_Texto para leitura_:
-- -- --

Uma forma de desestabilizar a estratégia seria derrubar o eventual veto presidencial, intenção manifestada pelo líder do PSDB no Senado, Arthur Virgílio (AM), assim que Jucá avisou sobre a hipótese. Paulo Ziulkoski, presidente da Confederação Nacional dos Municípios, considera que haveria chance de derrubar o veto no período pré-eleitoral:

– Para termos sucesso tem de ser antes da eleição.

Adriano Pires, diretor do Centro Brasileiro de Infra Estrutura, avalia que a aprovação reflete o tipo de debate travado tanto na Câmara quanto no Senado:

– É focado no aspecto político, nunca nas questões técnicas. Essa emenda é fora de propósito, porque mostra falta de entendimento do que são royalties.

* Colaborou Caio Cigana

Entenda mais
O QUE MUDOU
- A emenda apresentada pelo senador Pedro Simon, inspirada em proposta semelhante aprovada na Câmara pelos deputados Ibsen Pinheiro, Humberto Souto e Marcelo Castro, redistribui os recursos arrecadados a títulos de royalties e de participações especiais em todos os campos no mar. O que estava em discussão no Congresso eram regras para exploração em áreas ainda não licitadas do pré-sal.
O QUE SÃO ROYALTIES
- Compensação financeira que produtoras de óleo e gás devem ao poder público, como forma de remunerar a sociedade pelo uso dos recursos naturais.
O QUE É PARTICIPAÇÃO ESPECIAL
- Compensação extraordinária em casos de grande rentabilidade, incide sobre a receita.
CAPITALIZAÇÃO DA PETROBRAS
Outras mudanças aprovadas:
- Prevê que a União repassará à estatal cerca de 5 bilhões de barris das reservas ainda não licitadas no pré-sal. A Petrobras pagará por essas reservas um valor determinado por empresas certificadoras. Para isso, poderá emitir títulos públicos, que serão usados pela União para elevar sua participação no capital da empresa. Acionistas minoritários poderão comprar ações. Foi confirmada a possibilidade de uso de FGTS pelos atuais cotistas de fundos de ações da Petrobras criados em 2000.
FUNDO SOCIAL
- Prevê como serão investidos os recursos da União obtidos com a venda do petróleo do pré-sal, para benefício das gerações futuras. Terá 50% dos recursos aplicados em educação, e o restante dividido entre ambiente, cultura, ciência e tecnologia, esportes e saúde.
MODELO DE PARTILHA
- Muda a forma de exploração, apenas para áreas do pré-sal ou outras grandes acumulações de petróleo estratégicas. Futuras licitações serão vencidas pelo consórcio que oferecer à União a maior parte do petróleo ou do gás extraído, descontados os custos.Define participação mínima de 30% da Petrobras em todas as áreas.

-- -- --

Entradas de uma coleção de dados
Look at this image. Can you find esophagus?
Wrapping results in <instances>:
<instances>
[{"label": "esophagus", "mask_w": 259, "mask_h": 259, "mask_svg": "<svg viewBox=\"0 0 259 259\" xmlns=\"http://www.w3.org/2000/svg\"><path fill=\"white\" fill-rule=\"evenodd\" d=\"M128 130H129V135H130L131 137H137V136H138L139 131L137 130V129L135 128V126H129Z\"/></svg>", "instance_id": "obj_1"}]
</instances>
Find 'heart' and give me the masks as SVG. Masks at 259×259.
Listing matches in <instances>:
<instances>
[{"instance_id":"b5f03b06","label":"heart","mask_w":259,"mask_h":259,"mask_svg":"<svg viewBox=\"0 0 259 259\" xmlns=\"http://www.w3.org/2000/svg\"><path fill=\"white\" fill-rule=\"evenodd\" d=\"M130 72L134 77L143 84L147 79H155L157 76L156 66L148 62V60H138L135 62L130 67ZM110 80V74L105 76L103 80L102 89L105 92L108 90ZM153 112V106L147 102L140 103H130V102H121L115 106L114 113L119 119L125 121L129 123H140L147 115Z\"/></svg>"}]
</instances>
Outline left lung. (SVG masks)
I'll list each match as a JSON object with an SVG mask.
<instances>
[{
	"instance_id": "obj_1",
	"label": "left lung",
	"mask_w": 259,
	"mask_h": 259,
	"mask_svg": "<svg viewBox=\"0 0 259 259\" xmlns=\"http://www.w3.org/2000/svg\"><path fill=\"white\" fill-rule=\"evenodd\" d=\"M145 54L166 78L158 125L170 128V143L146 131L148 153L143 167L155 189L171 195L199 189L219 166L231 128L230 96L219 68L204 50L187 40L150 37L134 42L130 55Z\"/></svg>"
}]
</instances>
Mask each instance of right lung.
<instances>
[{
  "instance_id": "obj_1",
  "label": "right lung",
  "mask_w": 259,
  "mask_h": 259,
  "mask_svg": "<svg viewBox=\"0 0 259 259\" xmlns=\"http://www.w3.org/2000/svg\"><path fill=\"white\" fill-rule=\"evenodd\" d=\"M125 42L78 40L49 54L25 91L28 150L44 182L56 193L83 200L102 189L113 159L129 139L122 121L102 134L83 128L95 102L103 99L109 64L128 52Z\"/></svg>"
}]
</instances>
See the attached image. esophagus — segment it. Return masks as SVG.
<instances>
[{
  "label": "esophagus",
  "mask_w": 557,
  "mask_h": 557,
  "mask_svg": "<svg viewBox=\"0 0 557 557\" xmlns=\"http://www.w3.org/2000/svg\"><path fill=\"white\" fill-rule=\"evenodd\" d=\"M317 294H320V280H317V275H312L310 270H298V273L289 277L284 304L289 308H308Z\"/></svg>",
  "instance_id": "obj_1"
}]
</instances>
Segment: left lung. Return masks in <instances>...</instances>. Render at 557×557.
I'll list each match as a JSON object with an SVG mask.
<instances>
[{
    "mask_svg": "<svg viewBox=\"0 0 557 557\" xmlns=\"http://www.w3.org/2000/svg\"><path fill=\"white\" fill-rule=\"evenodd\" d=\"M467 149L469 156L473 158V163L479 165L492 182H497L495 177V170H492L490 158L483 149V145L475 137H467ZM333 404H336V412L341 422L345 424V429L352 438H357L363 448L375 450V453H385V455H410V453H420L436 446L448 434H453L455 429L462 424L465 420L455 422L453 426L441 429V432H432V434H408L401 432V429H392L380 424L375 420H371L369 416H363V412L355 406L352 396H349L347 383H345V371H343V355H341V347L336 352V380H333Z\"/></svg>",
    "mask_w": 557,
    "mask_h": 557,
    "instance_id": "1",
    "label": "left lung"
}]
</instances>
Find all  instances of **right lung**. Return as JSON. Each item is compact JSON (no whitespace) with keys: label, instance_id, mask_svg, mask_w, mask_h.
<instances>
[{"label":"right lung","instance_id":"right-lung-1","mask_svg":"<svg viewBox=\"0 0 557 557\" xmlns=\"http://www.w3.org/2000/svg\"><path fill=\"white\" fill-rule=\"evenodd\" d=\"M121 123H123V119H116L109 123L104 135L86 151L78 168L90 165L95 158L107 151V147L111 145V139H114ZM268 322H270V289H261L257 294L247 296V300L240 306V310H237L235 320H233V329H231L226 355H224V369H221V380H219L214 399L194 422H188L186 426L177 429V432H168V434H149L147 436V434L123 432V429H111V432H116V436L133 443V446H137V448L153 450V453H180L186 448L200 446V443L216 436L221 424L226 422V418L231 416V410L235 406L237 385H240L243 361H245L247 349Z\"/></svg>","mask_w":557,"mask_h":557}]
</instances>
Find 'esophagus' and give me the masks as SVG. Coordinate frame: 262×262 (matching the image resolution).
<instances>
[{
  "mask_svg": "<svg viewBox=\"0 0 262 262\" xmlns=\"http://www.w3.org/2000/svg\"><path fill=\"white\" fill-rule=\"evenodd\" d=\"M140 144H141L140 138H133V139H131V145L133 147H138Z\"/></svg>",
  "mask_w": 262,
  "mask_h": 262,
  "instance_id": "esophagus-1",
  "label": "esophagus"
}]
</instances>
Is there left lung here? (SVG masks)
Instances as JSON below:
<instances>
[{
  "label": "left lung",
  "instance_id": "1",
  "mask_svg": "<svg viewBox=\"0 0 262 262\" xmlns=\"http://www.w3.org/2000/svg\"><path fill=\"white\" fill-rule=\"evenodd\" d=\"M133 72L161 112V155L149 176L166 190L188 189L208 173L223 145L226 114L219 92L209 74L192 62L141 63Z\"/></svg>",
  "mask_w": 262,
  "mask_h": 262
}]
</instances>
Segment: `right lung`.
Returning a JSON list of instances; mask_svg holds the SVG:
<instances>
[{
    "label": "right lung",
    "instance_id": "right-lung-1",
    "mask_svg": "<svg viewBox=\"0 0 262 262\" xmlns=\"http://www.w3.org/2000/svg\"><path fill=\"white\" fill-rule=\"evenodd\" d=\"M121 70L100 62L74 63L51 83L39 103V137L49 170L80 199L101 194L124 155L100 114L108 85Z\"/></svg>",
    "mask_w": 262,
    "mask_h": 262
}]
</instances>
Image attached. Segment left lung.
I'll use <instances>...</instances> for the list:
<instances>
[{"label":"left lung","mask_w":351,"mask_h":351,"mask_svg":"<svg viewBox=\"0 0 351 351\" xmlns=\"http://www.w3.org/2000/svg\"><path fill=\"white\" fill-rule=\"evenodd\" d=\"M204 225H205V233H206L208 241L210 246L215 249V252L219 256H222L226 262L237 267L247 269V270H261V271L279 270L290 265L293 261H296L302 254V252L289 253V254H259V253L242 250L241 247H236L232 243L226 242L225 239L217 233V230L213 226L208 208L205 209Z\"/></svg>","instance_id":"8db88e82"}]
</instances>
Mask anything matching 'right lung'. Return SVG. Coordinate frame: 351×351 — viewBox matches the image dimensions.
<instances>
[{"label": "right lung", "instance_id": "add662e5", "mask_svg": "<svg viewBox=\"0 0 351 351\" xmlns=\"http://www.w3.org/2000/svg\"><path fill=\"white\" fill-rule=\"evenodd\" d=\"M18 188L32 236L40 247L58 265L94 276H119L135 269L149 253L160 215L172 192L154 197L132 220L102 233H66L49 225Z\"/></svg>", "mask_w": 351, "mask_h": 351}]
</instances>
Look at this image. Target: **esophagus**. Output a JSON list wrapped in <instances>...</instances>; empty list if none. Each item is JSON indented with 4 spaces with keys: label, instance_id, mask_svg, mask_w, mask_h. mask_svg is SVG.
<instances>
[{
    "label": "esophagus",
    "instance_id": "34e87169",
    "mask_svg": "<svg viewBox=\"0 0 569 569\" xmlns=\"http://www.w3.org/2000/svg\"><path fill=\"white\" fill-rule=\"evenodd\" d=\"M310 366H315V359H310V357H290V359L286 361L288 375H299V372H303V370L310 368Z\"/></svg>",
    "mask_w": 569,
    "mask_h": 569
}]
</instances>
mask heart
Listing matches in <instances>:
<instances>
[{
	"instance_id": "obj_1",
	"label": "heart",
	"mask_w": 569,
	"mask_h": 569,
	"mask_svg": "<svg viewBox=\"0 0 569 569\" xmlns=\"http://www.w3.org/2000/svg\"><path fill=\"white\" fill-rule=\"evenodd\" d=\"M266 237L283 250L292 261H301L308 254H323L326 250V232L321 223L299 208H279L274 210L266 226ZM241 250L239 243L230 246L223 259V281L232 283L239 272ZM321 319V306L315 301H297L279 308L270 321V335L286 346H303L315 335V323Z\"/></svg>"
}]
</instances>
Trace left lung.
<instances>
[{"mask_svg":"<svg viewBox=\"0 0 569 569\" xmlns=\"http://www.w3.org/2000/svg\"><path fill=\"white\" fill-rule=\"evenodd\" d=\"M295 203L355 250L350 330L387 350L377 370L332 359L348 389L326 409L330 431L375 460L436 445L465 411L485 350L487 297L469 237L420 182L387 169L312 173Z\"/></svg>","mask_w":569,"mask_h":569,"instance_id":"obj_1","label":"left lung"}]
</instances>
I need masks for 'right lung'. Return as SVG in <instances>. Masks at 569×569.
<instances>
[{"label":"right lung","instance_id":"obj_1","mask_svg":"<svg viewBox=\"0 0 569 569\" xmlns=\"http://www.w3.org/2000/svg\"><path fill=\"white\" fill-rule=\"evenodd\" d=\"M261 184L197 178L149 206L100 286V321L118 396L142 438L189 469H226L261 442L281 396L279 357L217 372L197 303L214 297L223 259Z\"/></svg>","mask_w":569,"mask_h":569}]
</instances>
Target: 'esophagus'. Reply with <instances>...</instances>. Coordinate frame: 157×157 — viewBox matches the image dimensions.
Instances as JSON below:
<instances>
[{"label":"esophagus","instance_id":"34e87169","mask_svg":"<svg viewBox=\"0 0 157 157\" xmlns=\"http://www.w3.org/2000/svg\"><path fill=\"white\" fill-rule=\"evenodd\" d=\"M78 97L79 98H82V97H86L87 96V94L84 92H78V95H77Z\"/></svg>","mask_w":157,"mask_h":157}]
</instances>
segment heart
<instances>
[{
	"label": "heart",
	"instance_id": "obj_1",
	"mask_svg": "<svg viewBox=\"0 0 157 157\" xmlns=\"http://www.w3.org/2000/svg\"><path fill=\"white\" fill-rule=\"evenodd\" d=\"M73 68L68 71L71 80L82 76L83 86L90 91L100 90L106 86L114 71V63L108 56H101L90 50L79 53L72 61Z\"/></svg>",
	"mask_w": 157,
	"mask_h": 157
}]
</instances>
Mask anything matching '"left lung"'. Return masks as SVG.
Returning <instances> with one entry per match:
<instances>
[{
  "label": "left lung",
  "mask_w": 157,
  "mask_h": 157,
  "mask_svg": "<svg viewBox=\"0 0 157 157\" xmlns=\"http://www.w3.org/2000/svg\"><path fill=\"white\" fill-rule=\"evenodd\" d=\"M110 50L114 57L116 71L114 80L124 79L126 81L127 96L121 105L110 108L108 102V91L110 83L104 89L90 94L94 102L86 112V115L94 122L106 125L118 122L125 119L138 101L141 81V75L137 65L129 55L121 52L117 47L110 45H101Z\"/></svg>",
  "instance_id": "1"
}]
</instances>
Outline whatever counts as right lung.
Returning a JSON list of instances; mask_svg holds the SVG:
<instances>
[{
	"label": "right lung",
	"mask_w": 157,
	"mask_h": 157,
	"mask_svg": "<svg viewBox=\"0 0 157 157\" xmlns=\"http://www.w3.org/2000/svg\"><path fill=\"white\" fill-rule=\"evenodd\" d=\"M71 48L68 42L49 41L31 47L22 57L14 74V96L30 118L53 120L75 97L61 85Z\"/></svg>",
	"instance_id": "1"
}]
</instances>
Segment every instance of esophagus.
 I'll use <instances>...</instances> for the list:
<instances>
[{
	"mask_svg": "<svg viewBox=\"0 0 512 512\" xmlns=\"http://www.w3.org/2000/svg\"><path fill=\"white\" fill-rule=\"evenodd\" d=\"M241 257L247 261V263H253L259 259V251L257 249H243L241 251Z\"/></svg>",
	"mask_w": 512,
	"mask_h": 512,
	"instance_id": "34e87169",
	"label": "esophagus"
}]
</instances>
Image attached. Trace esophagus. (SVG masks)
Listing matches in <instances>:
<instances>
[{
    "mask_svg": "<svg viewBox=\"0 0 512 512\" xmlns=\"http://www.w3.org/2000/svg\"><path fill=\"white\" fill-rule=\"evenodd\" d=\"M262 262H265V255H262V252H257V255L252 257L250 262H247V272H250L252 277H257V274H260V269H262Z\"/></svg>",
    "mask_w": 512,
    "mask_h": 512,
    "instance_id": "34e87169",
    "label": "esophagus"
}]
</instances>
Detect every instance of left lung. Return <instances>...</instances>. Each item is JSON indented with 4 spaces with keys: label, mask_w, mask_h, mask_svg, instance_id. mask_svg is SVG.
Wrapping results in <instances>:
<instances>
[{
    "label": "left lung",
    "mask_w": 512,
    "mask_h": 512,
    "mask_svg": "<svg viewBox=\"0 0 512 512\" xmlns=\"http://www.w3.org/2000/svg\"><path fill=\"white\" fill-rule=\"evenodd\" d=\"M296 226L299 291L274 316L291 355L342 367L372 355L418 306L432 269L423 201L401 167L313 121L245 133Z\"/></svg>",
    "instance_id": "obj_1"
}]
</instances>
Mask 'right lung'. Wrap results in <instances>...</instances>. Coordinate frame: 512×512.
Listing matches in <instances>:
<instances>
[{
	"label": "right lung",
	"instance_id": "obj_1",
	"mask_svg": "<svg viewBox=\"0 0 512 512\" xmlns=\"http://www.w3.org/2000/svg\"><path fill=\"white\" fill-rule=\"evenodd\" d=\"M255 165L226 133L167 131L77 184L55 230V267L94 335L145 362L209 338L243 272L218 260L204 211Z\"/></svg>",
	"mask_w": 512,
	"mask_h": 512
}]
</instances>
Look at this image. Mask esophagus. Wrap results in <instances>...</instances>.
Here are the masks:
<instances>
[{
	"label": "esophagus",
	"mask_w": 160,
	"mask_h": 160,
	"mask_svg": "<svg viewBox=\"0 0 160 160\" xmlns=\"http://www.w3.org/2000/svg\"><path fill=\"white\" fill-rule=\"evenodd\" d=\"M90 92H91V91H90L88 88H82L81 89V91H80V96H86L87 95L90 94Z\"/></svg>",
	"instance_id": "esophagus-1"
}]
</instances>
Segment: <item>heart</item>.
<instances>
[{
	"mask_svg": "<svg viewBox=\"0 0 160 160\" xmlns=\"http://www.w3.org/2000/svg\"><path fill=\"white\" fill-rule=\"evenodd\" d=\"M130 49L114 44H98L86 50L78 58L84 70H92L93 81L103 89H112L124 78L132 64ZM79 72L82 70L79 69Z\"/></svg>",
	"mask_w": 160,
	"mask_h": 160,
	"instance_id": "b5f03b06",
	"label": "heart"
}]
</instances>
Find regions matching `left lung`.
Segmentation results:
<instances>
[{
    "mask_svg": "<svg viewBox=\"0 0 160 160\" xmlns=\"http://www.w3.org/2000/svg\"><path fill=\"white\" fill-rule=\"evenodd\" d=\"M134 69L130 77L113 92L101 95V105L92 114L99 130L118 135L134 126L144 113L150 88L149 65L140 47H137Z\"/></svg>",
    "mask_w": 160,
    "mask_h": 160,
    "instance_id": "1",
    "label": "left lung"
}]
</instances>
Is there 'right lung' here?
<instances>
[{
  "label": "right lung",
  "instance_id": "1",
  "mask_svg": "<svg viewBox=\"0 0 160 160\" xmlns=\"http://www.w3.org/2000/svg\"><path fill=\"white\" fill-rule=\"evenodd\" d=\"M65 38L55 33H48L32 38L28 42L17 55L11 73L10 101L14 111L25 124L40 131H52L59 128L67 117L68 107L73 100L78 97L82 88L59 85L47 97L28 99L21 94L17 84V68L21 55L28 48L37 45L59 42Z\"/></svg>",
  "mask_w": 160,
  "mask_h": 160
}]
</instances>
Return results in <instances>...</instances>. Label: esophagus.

-- -- --

_Problema proposto 1_:
Liste, na ordem em que aparecem, todos os títulos escritos em maiúsculas no texto sobre os royalties do petróleo.
_Problema proposto 2_:
Reproduza sem alterações o trecho das entradas que vai da linha que contém "Look at this image. Mask" até o fim das entradas, com as duas pontas incluídas.

_Resposta completa 1_:
- O QUE MUDOU
- O QUE SÃO ROYALTIES
- O QUE É PARTICIPAÇÃO ESPECIAL
- CAPITALIZAÇÃO DA PETROBRAS
- FUNDO SOCIAL
- MODELO DE PARTILHA

_Resposta completa 2_:
Look at this image. Mask esophagus. Wrap results in <instances>...</instances>.
Here are the masks:
<instances>
[{
	"label": "esophagus",
	"mask_w": 160,
	"mask_h": 160,
	"mask_svg": "<svg viewBox=\"0 0 160 160\" xmlns=\"http://www.w3.org/2000/svg\"><path fill=\"white\" fill-rule=\"evenodd\" d=\"M90 92H91V91H90L88 88H82L81 89V91H80V96H86L87 95L90 94Z\"/></svg>",
	"instance_id": "esophagus-1"
}]
</instances>
Segment: <item>heart</item>.
<instances>
[{
	"mask_svg": "<svg viewBox=\"0 0 160 160\" xmlns=\"http://www.w3.org/2000/svg\"><path fill=\"white\" fill-rule=\"evenodd\" d=\"M130 49L114 44H98L86 50L78 58L84 70H92L93 81L103 89H112L124 78L132 64ZM79 72L82 70L79 69Z\"/></svg>",
	"mask_w": 160,
	"mask_h": 160,
	"instance_id": "b5f03b06",
	"label": "heart"
}]
</instances>
Find regions matching `left lung`.
Segmentation results:
<instances>
[{
    "mask_svg": "<svg viewBox=\"0 0 160 160\" xmlns=\"http://www.w3.org/2000/svg\"><path fill=\"white\" fill-rule=\"evenodd\" d=\"M134 69L130 77L113 92L101 95V105L92 114L99 130L118 135L134 126L144 113L150 88L149 65L140 47H137Z\"/></svg>",
    "mask_w": 160,
    "mask_h": 160,
    "instance_id": "1",
    "label": "left lung"
}]
</instances>
Is there 'right lung' here?
<instances>
[{
  "label": "right lung",
  "instance_id": "1",
  "mask_svg": "<svg viewBox=\"0 0 160 160\" xmlns=\"http://www.w3.org/2000/svg\"><path fill=\"white\" fill-rule=\"evenodd\" d=\"M65 38L55 33H48L32 38L28 42L17 55L11 73L10 101L14 111L25 124L40 131H52L59 128L67 117L68 107L73 100L78 97L82 88L59 85L47 97L28 99L21 94L17 84V68L21 55L28 48L37 45L59 42Z\"/></svg>",
  "mask_w": 160,
  "mask_h": 160
}]
</instances>
Return results in <instances>...</instances>. Label: esophagus.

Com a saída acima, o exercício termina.